Is there a contiguously stored hash map data structure?

Question

Think of collections of different types like Position, Color, Name. Instances of those can be connected by using the same key in the collection. Keys are global unique identifiers of 64 bit length. Currently, I use a hash map but this is not ideal.

// custom types
struct Position { float x, y, z; bool static; };
enum Color { RED, BLUE, GREEN };

// collections
std::unordered_map<uint64_t, Position> positions;
std::unordered_map<uint64_t, Color> colors;
std::unordered_map<uint64_t, std::string> names;

// add some data
// ...

// only access positions collection,
// so the key is not needed here
for (auto i = positions.begin(); i != positions.end(); ++i) {
    if (i->second.static) continue;
    i->second.x = (rand() % 1000) / 1000.f;
    i->second.y = (rand() % 1000) / 1000.f;
    i->second.z = (rand() % 1000) / 1000.f;
}

// access to all three collections,
// so we need the key here
for (auto i = positions.begin(); i != positions.end(); ++i) {
    uint64_t id   = *i->first;
    auto position = i->second;
    auto color    = colors.find(id);
    auto name     = names.find(id);
    if (color == colors.end() || name == names.end()) continue;
    draw(*name, *position, *color);
}

I try to separate the collections, but as you can see, it also happens that collected instances of multiple collections are needed at the same time. Of course, I also need to add or delete single elements from time to time, but these cases are not performance critical.

Now I'd like to optimize iterating over individual collections. Therefore, I try to get the collections contiguously stored, which is part of the idea of data oriented design. However, I still need to access individual instances very quickly. Directly using an array doesn't work since that would allocate way too much memory and not all instances of one type have counterparts of another type. On the other hand hash maps are not optimal for iteration.

I think the data structure have to internally use an array. Which data type should I use here? And is there such a data structure implemented in the C++ standard library?

Answer 1

Create an unordered_map to offsets into a std::vector.

Store your elements in the std::vector.
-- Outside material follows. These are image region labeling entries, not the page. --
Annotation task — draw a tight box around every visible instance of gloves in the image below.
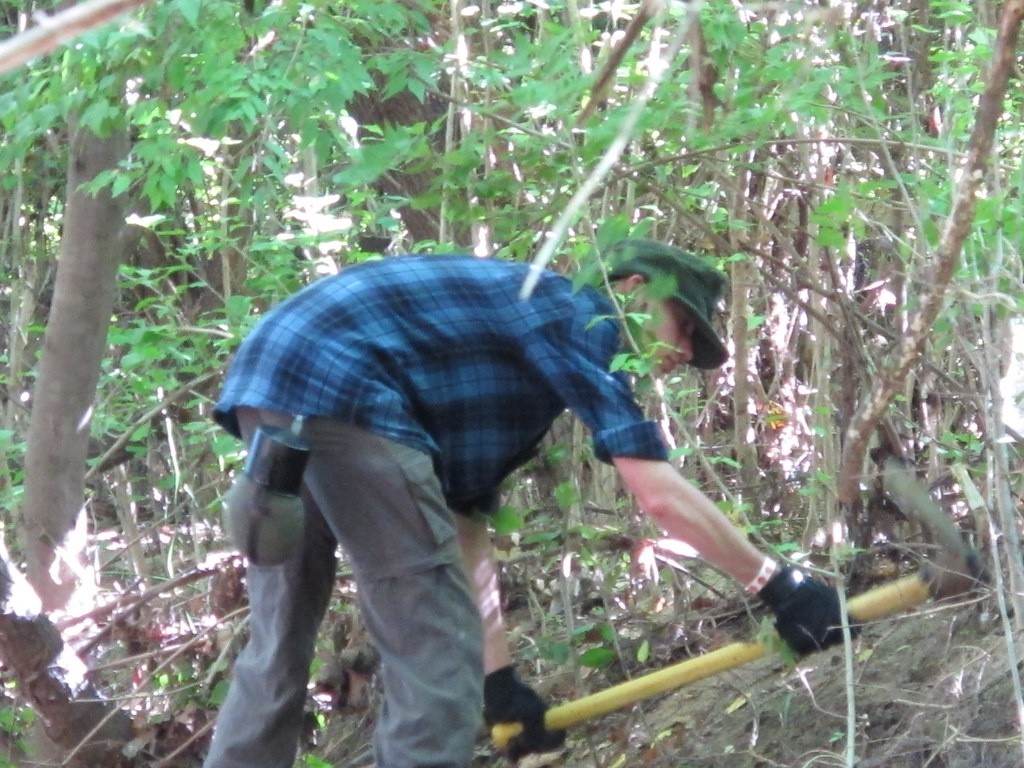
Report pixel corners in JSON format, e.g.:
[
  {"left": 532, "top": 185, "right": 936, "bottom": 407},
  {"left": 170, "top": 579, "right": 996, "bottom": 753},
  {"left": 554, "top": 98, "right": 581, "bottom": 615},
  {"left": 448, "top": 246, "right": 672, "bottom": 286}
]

When you want to remove an element, swap it with the last element of the std::vector, and delete the last element. Go through the unordered_maps that store indexes into your std::vector and repair those that pointed to the last element to point to where the last element now is.

Removing an element is now O(n). If you remove a bunch of elements at once, you can do all of them in one O(n) pass with a little creativity.

Adding an element remains O(1).

Iterating over all of the elements involves iterating over the std::vector. If you need the hash value while iterating, store it redundantly there, or calculate it on the fly.

Wrap the std::vector and std::unordered_map behind a type that enforces the above rules, as otherwise the invariants will never persist, that exposes a map-like interface externally.

As an alternative to O(n) removal, create a parallel std::vector storing std::unordered_map<???>::iterators. Keep careful track of when a rehash occurs in the std::unordered_map (rehashing is deterministic, but you have to work out when it happens yourself), and when it does rebuild it (as all of the iterators will be invalidated by a rehash). Rehashes occur rarely, so this has an amortized constant cost¹. When you want to erase, you can now update the index in the unordered_map in O(1) time (remember to update the second std::vector as well -- swapping position from last to the deleted element). You could store this in the same std::vector as the raw data, but that would bulk it up (which will slow down iteration).

---

¹ Rehashes happen when the container passes reaches max_load_factor()*bucket_count() size. The bucket_count then grows exponentially, and the elements are moved around. Much like a std::vector's growth algorithm, this guarantees a linear-in-number-of-elements total elements moved -- so it maintains amortized constant insertion. The manual rebuild of your reverse table is no more expensive than the moving of all of the existing elements, so it also contributes an amortized constant insertion time factor.